Enter Emad "Prometheus" Mostaque. He gives the plebs access to an image-generation model that enables them to spit out all the non-diverse, objectified pin-up bimbos that they want. This is the exact fear, finally come to pass! Therefore, is it any wonder the journalists would seek to discredit Mostaque? Failing to do so could mean that his next project, whatever it may be, succeeds, and allows an even greater torrent of unsafe content to be spewed onto the net. Given these beliefs, it's only rational to attack the man.

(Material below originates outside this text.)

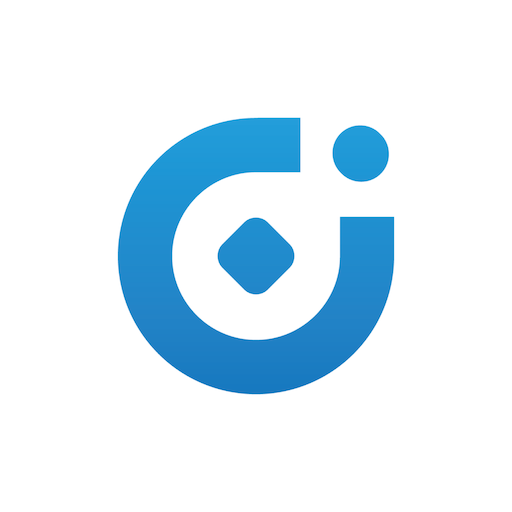 PicGuard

[1] For an example of what "safety" means in practice, check out the old LaMDA paper from Google, in which the model fine-tuned for "safety" no longer says that it is understandable why people would be opposed to same-sex marriage; it instead vocally supports it. Anthropic's RLHF paper has its further-lobotomized model make a strong denunciation against plastic straws as well. These might not seem like a lot, but it's clear which side these models are playing for. Additionally, note that "safety" is used as an explicit rationale for not releasing models; OpenAI says as much in their GPT4 paper.

[2] Recall that DALL-E 2 was found to be modifying humans' prompts in order to add characters of specific races to the image outputs. The original post in that reddit thread was, of course, deleted, but I remember the evidence being pretty compelling (Gwern ended up weighing in at one point).